▸ **Requirement**
The answer must consist of each line below that contains the word "BRAKE", copied in full.

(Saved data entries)
※

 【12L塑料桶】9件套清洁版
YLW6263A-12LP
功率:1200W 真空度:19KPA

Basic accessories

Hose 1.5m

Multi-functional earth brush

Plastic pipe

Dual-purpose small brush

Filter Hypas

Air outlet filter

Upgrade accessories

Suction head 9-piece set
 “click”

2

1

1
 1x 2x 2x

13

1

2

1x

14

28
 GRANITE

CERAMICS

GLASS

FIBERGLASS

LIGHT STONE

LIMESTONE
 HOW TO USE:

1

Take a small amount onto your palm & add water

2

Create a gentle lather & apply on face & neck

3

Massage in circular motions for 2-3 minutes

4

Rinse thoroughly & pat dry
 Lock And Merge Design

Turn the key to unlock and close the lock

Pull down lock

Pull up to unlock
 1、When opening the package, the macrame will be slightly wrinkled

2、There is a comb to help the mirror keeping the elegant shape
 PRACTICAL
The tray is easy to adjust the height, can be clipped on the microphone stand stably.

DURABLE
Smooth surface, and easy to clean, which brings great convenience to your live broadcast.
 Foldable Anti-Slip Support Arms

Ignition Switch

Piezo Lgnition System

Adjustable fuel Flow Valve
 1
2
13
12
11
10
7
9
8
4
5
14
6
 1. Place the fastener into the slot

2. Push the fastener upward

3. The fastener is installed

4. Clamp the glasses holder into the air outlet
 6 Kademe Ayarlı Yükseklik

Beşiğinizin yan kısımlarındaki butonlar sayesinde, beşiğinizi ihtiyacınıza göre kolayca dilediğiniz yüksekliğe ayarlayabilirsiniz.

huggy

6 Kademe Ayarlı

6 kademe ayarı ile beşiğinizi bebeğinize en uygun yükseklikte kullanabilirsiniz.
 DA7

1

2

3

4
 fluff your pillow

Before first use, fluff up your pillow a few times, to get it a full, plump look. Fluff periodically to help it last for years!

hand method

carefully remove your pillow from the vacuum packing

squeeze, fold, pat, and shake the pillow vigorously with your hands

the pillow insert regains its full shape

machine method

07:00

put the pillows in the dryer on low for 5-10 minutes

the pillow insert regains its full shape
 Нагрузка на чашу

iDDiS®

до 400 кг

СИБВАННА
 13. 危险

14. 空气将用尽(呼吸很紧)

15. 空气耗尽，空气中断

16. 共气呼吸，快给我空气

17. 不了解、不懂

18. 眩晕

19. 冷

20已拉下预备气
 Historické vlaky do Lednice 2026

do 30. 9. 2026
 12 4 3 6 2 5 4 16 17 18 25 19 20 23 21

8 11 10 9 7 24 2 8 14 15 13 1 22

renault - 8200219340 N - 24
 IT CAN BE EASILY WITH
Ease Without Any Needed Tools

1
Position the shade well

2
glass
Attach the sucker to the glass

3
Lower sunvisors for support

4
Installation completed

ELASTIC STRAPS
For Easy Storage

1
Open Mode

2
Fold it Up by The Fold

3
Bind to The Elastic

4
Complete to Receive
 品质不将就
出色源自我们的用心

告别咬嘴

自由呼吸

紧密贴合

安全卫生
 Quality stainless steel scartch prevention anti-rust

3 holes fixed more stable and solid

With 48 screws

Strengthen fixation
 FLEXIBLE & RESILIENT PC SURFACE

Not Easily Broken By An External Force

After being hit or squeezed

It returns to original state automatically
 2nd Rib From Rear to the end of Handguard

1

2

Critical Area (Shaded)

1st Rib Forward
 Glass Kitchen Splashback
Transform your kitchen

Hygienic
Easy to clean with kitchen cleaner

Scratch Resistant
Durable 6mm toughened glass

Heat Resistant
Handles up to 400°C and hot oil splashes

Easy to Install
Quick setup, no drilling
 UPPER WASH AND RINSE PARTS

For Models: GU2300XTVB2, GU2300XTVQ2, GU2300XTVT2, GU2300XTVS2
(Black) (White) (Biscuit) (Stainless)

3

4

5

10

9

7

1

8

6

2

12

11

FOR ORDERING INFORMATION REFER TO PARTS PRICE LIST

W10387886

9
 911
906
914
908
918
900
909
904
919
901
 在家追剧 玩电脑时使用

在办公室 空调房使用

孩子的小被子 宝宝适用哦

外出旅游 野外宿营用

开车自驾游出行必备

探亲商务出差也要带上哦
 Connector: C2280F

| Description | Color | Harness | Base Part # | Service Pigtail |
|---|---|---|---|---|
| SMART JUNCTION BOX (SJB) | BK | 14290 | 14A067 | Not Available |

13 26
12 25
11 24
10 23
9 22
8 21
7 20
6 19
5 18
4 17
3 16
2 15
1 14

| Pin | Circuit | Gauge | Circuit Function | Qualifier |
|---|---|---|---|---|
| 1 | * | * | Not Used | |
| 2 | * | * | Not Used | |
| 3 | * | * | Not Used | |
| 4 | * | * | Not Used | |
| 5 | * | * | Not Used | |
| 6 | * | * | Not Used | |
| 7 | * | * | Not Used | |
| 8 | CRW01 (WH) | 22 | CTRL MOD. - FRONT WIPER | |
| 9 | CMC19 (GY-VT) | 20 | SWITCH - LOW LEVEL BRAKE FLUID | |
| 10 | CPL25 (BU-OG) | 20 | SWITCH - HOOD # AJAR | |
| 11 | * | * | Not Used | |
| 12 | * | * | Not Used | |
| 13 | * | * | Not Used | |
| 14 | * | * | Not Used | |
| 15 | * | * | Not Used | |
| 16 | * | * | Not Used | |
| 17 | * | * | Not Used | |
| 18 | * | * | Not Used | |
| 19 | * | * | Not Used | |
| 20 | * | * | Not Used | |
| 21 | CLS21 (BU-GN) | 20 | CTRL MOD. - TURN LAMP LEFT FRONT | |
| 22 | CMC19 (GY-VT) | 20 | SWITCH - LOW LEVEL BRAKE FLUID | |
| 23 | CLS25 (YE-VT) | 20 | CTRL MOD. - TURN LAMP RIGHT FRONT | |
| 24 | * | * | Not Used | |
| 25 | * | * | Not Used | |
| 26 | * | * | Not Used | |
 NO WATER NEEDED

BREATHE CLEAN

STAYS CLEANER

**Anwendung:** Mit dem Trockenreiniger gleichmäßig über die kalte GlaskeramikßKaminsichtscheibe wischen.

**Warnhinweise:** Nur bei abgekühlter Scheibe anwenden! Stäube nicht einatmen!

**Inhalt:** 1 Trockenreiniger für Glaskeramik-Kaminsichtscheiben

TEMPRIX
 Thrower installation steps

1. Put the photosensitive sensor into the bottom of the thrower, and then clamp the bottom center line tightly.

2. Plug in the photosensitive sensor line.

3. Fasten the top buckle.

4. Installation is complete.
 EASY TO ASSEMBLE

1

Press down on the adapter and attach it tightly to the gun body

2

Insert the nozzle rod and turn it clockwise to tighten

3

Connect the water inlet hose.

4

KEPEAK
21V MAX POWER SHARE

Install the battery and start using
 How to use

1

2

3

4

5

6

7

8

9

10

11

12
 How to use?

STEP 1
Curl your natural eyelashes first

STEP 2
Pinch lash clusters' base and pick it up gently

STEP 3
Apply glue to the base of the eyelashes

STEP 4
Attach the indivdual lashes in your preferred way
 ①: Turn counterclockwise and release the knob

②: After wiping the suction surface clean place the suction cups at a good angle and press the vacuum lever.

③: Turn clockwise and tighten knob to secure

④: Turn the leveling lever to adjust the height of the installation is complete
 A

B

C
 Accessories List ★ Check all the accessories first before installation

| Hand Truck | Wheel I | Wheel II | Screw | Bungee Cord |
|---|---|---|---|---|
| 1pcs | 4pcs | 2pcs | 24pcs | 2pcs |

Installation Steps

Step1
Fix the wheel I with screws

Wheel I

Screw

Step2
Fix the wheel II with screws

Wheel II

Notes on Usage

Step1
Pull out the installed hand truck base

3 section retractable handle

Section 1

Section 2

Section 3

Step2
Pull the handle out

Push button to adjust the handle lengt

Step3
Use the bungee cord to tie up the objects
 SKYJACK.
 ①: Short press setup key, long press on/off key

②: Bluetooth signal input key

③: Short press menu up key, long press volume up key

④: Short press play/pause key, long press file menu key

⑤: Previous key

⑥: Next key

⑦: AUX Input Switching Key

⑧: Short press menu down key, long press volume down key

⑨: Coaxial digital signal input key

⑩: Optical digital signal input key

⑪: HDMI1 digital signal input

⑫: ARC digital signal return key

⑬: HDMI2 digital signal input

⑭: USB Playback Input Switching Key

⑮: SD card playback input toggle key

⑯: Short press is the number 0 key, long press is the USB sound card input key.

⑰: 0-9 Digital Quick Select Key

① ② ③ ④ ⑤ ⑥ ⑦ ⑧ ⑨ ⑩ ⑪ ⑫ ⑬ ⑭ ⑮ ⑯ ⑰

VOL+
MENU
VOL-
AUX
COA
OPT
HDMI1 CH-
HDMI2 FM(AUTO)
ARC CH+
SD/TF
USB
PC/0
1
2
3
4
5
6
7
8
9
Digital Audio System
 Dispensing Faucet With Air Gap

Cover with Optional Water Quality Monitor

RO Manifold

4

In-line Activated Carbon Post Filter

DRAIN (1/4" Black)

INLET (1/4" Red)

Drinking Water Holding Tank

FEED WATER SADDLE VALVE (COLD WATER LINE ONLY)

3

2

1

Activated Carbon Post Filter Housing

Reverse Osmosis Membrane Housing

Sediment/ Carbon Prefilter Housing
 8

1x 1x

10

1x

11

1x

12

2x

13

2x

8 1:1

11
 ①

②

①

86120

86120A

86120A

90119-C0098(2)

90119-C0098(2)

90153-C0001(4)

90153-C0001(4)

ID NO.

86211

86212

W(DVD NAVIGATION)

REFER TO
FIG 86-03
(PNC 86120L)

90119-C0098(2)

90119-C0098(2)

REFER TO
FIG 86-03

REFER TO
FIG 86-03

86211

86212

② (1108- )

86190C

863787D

※

▸ **Reply**
| 9 | CMC19 (GY-VT) | 20 | SWITCH - LOW LEVEL BRAKE FLUID | |
| 22 | CMC19 (GY-VT) | 20 | SWITCH - LOW LEVEL BRAKE FLUID | |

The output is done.